### PROBLEM STATEMENT
Copy the subway photo article starting at "The picture and" and ending at "got 13,583 likes.", changing "Facebook" to "social media".

### DOCUMENT PASSAGE
_ _ _ _

Back in 1961 a musical called Subways are for Sleeping with book and lyrics by Betty Comden and Adolph Green and music by Jule Styne debuted on Broadway.
Last week the phrase took on new meaning as a photo snapped on a New York City subway train went viral on the Internet. As reported on ABC-TV Eyewitness News, a young African-American man wearing a hoodie fell asleep on the shoulder of a man wearing a yarmulke and continued to snooze for a half hour as the train rumbled along.
Isaac Theil, a retired accountant, was headed home on the Q subway train to Queens when the passenger sitting next to him rested his head on Theil's shoulder. Sensing a New York moment, an unidentified photographer captured the image and uploaded it to the Internet.
As Reuven Blau reported in the New York Daily News,
Another rider was amazed at the scene — a black man sleeping on the shoulder of a white man in a yarmulke — so he gently asked if he wanted help to wake the slumbering straphanger.
"He had a long day so let him sleep. We've all been there," Theil responded.
The other rider captured the moment with a quick cell phone picture that he then posted online with a brief explanation.
The picture and caption has gone viral on the Internet, with 1.3 million “likes” and 172,563 shares on Facebook. It’s also received a whopping 228 comments on reddit, where it was originally posted.
"There's still hope in humanity," said Facebook user Michael Bartley, whose comment alone got 13,583 likes.
"I don't see a black man and a Jewish man — I see two people," added Georgina Gainsford-De Giogrio.
Theil, an Orthodox Jew, is surprised by all the attention — and there was a lot of it, thanks to social media.
"I just kept steady so he would be able to sleep," said Theil, who had been returning home from watching his granddaughter on the Upper East Side. "It wasn't easy to do because he was dead weight."

_ _ _ _

(Entries drawn from a collection)

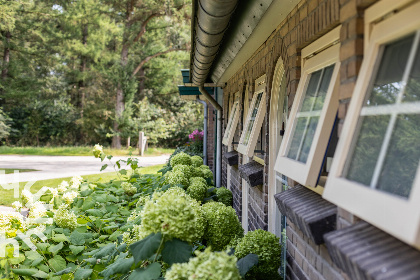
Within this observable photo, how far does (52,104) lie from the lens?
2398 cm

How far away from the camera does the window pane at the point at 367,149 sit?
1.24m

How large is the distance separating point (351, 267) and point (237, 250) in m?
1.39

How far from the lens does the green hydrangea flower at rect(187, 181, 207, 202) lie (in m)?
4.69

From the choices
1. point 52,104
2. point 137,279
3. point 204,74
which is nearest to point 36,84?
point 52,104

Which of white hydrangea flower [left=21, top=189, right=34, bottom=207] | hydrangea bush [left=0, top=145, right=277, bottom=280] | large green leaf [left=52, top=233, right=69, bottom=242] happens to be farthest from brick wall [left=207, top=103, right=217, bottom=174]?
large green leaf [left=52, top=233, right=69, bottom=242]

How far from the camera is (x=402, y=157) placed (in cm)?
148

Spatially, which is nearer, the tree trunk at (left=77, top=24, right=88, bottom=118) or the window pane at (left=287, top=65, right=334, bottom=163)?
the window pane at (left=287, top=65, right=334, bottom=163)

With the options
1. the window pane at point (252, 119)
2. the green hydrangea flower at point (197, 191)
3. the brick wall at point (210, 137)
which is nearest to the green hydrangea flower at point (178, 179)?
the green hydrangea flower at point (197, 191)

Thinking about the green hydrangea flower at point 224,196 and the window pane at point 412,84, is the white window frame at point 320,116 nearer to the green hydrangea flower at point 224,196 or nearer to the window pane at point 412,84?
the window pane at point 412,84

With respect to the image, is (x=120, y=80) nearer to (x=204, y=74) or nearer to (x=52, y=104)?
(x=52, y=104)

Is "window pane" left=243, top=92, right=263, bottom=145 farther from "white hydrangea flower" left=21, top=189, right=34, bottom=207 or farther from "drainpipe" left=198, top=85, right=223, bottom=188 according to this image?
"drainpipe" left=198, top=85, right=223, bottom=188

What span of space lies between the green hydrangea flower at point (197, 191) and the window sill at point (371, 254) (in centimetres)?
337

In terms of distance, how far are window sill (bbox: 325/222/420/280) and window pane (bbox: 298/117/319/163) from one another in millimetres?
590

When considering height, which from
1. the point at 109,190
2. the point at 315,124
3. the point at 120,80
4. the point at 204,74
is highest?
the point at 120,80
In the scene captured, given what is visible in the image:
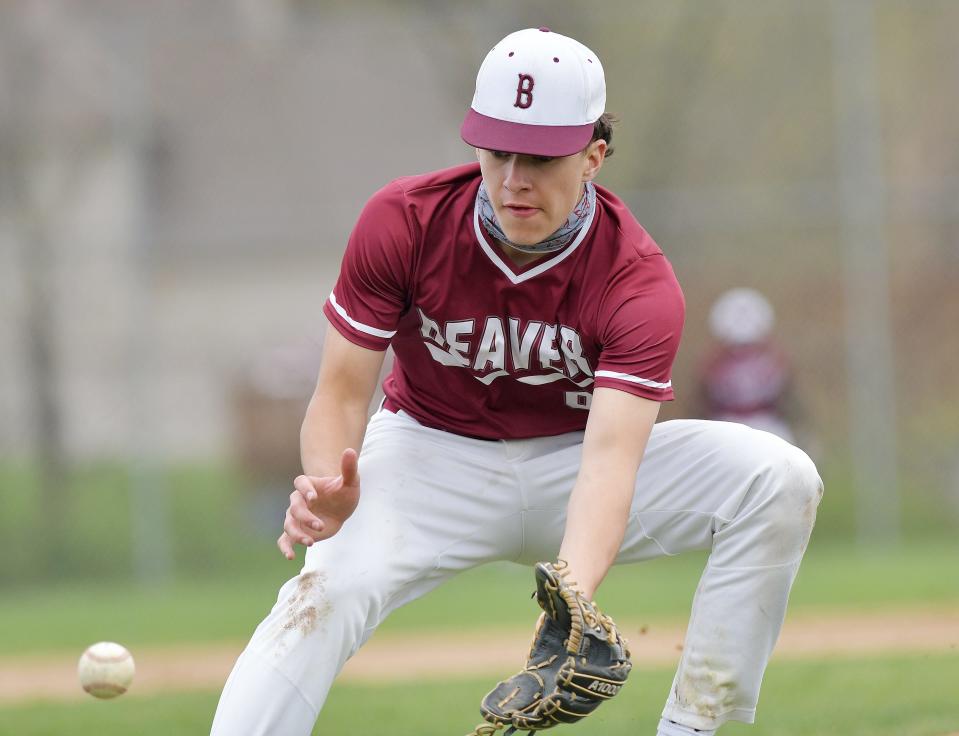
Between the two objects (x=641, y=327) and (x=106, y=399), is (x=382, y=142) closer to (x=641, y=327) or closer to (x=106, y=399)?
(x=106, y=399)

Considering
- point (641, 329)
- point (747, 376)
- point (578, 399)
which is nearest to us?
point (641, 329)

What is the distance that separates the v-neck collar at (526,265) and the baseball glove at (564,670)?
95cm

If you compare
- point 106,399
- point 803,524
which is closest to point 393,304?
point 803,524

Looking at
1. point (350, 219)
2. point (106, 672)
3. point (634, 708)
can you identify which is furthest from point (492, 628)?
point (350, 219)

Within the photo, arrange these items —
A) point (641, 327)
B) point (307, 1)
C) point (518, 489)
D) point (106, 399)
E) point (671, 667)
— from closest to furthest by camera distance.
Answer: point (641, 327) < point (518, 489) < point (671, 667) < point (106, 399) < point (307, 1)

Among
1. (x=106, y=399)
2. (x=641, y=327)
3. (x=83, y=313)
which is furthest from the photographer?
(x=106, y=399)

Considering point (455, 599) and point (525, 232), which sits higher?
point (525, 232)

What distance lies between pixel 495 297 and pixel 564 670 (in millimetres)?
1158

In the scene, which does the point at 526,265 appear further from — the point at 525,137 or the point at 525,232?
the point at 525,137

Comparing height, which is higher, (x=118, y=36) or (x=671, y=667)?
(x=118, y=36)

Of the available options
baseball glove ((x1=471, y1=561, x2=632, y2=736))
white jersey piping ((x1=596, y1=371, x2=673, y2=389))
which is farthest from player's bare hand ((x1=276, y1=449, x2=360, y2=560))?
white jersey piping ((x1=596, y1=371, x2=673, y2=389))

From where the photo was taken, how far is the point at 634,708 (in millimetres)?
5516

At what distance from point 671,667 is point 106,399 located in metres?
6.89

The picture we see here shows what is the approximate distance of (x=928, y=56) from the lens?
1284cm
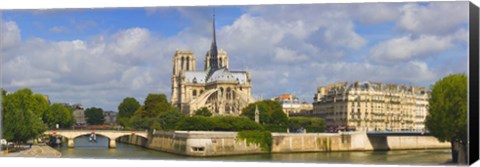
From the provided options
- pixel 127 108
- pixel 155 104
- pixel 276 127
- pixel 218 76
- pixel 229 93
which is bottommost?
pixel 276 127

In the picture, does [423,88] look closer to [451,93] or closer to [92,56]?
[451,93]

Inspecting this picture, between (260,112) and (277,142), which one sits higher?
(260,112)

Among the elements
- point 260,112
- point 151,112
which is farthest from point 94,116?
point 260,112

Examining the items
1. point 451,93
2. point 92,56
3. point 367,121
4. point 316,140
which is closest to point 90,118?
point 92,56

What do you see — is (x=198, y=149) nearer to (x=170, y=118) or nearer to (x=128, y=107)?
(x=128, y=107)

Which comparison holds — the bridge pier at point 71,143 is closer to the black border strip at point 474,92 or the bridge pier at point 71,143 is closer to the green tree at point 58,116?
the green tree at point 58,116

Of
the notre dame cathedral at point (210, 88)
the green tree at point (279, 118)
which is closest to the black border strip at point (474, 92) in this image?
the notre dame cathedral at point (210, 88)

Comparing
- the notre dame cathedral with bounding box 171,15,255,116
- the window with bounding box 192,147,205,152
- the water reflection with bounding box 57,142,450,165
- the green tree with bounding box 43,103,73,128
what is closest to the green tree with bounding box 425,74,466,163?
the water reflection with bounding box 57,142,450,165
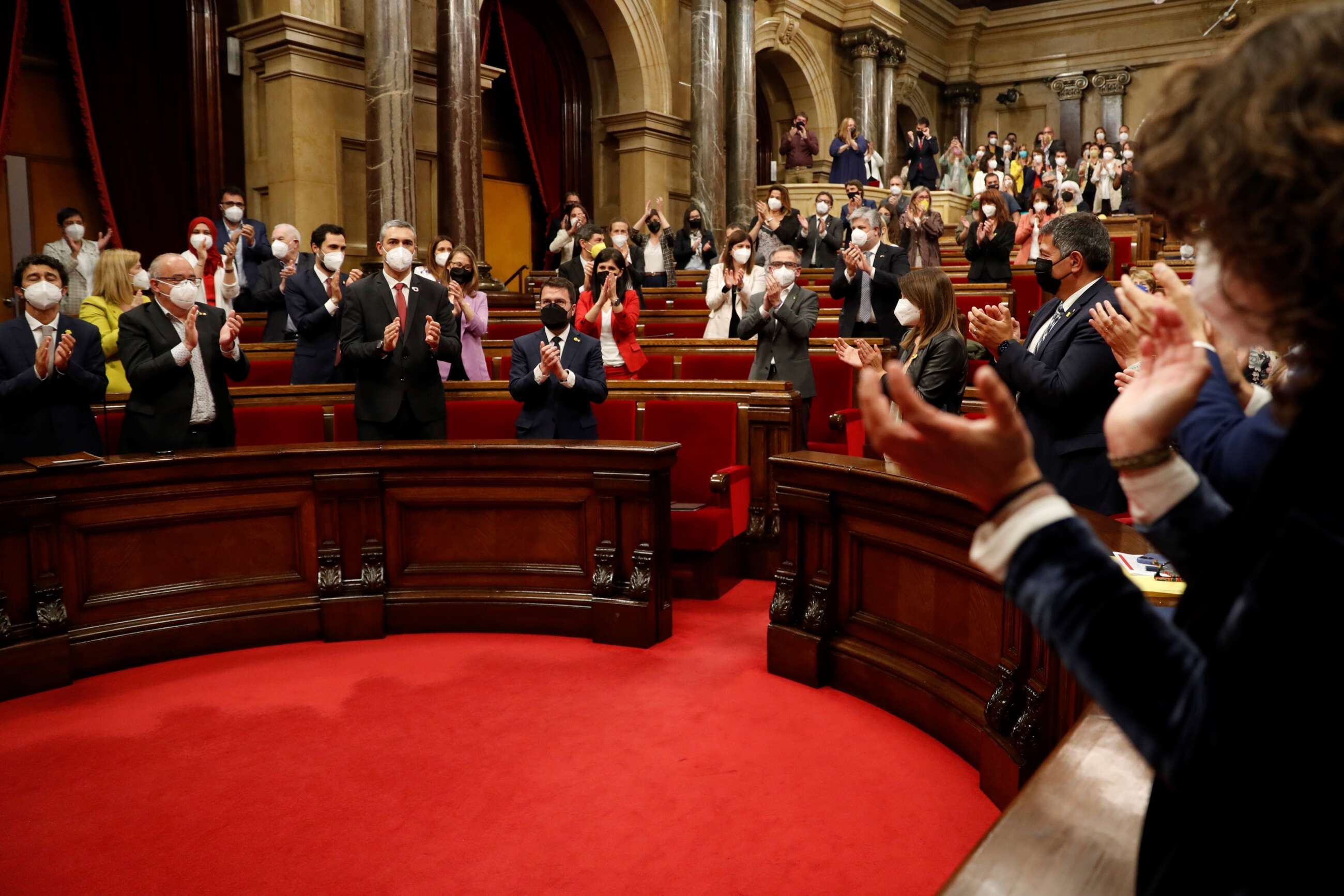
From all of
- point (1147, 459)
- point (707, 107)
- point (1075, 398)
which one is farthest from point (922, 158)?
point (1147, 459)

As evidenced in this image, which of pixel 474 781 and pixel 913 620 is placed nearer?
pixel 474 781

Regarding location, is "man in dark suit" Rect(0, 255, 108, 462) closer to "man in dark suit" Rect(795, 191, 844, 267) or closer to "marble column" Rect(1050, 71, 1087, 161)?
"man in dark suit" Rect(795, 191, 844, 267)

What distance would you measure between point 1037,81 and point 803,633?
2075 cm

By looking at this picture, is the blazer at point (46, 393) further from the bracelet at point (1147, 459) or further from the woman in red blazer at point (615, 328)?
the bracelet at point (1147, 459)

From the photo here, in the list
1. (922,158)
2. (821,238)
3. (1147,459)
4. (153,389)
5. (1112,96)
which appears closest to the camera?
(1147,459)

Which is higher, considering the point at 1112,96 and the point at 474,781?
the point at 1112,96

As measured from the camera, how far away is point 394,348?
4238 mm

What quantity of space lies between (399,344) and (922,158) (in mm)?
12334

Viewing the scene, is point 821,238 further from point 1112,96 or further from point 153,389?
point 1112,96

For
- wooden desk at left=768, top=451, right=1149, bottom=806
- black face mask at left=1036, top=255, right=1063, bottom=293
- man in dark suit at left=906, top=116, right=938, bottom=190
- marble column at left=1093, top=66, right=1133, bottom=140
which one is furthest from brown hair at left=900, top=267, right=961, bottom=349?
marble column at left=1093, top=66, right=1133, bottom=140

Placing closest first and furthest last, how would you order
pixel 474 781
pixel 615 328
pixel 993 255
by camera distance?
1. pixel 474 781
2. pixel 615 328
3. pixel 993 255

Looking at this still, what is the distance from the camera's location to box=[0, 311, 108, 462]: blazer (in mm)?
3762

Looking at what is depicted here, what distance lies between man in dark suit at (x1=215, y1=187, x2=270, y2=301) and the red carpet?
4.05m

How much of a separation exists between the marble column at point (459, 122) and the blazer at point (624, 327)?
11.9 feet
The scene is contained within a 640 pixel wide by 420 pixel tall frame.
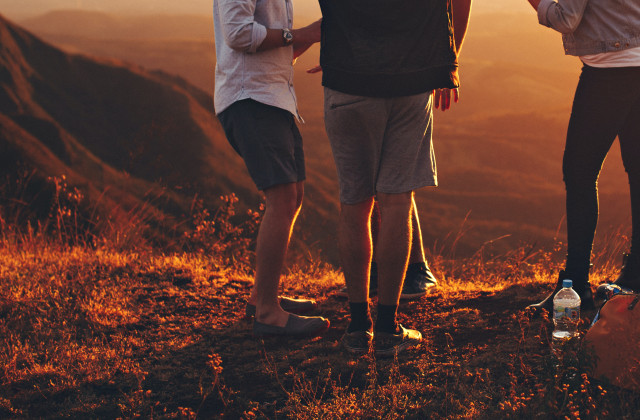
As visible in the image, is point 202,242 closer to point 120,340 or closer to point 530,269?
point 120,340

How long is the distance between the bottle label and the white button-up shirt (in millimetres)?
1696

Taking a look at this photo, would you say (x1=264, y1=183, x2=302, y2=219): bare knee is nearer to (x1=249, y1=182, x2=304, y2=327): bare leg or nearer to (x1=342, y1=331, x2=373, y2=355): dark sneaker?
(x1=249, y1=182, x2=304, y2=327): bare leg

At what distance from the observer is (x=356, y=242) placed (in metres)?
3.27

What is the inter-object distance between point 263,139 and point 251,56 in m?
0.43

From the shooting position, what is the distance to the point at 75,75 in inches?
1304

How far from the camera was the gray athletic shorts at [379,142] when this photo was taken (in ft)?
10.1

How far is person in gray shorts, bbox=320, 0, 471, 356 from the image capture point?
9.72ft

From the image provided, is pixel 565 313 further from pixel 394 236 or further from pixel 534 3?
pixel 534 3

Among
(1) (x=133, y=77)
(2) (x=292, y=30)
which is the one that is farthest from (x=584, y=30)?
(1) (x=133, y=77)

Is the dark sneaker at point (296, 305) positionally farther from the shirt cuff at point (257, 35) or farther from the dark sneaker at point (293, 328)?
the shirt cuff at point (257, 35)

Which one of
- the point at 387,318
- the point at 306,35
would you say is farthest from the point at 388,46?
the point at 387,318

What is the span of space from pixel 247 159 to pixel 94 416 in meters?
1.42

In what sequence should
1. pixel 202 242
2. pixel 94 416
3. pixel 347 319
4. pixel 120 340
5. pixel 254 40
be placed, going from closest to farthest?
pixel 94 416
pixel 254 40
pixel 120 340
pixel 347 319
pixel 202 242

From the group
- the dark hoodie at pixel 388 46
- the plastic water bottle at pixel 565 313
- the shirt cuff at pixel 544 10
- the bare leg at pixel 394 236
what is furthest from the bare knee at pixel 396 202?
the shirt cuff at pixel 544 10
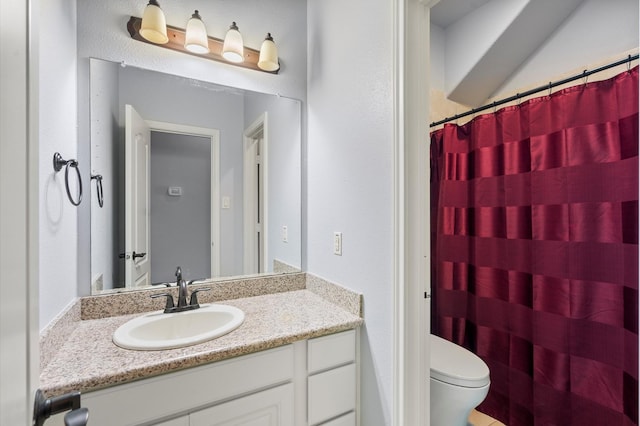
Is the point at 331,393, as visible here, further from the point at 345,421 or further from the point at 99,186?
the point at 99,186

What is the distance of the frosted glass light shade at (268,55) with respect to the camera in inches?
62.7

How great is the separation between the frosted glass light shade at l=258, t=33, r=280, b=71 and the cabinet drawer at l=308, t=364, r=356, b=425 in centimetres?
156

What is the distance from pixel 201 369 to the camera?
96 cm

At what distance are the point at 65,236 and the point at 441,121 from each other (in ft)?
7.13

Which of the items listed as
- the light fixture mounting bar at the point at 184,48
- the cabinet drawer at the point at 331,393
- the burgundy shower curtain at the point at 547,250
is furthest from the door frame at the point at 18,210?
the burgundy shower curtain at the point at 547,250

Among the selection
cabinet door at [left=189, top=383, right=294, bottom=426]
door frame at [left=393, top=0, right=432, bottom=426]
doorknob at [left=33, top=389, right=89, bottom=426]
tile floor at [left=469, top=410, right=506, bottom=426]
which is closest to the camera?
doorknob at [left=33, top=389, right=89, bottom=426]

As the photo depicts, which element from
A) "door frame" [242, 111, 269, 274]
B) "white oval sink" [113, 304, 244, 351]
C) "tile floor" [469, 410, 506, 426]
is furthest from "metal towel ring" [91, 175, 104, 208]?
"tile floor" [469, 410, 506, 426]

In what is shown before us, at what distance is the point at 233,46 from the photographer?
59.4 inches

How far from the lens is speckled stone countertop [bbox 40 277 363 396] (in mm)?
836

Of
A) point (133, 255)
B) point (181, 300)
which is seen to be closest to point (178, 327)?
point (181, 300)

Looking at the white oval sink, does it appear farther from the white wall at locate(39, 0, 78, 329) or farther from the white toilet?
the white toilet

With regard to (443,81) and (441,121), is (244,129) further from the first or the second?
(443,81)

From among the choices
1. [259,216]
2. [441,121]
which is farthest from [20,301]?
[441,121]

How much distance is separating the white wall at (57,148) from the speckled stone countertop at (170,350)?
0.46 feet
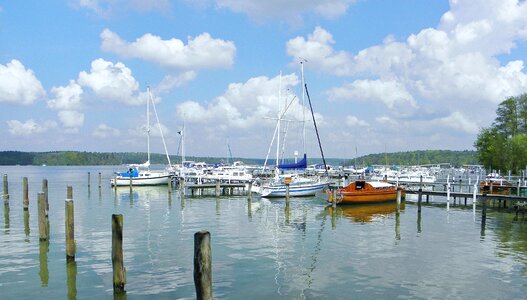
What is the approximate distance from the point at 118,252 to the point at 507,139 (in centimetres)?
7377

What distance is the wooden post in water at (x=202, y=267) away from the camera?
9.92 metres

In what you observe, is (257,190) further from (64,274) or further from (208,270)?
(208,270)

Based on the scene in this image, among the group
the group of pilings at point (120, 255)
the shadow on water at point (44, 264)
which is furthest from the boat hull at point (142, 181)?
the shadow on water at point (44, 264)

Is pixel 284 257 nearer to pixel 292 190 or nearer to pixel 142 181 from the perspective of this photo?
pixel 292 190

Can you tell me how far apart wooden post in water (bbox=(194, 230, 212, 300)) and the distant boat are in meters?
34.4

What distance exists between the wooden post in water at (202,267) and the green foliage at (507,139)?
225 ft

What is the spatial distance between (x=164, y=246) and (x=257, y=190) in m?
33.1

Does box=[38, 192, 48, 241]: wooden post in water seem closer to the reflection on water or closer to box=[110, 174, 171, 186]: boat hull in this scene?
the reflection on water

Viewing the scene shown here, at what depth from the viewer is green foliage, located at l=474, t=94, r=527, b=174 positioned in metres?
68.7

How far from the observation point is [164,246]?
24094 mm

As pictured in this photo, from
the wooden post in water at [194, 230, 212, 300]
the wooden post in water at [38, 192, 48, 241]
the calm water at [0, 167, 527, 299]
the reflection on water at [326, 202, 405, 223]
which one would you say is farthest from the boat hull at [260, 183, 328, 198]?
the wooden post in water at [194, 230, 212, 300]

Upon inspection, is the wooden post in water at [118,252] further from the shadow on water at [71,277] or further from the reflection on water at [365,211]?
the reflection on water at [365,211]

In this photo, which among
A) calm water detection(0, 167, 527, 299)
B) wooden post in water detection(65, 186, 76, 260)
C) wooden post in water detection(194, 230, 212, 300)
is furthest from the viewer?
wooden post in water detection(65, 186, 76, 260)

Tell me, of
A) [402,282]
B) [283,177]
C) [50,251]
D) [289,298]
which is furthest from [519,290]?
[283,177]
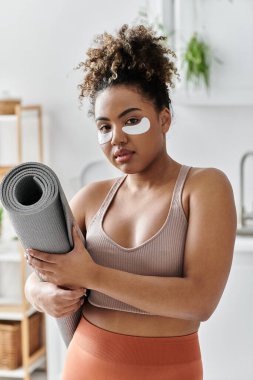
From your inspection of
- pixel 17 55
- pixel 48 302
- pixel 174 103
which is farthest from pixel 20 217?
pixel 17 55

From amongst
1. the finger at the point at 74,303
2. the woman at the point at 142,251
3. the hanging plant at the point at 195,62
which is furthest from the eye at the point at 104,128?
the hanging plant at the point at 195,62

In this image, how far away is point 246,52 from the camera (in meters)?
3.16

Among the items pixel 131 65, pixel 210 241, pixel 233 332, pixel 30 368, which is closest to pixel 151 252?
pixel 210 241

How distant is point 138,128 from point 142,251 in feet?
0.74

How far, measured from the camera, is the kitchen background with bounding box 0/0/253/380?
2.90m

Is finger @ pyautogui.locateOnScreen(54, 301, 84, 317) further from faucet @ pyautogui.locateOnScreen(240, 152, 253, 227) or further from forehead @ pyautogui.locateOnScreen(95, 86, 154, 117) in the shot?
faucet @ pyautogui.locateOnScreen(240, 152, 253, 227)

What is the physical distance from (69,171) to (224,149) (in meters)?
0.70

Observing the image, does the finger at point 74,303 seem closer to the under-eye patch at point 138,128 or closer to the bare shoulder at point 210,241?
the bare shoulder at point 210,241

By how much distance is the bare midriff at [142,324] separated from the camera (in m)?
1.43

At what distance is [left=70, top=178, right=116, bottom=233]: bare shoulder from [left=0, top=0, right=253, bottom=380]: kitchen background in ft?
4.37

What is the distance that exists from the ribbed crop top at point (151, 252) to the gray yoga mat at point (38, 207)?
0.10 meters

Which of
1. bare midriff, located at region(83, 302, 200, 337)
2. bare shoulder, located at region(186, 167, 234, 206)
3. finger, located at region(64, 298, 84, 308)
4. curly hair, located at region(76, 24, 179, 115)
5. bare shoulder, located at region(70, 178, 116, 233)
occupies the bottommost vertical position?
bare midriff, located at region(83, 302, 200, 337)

_ _ _ _

### ANSWER BOX
The picture and caption has gone viral on the Internet, with 1.3 million “likes” and 172,563 shares on social media. It’s also received a whopping 228 comments on reddit, where it was originally posted.
"There's still hope in humanity," said social media user Michael Bartley, whose comment alone got 13,583 likes.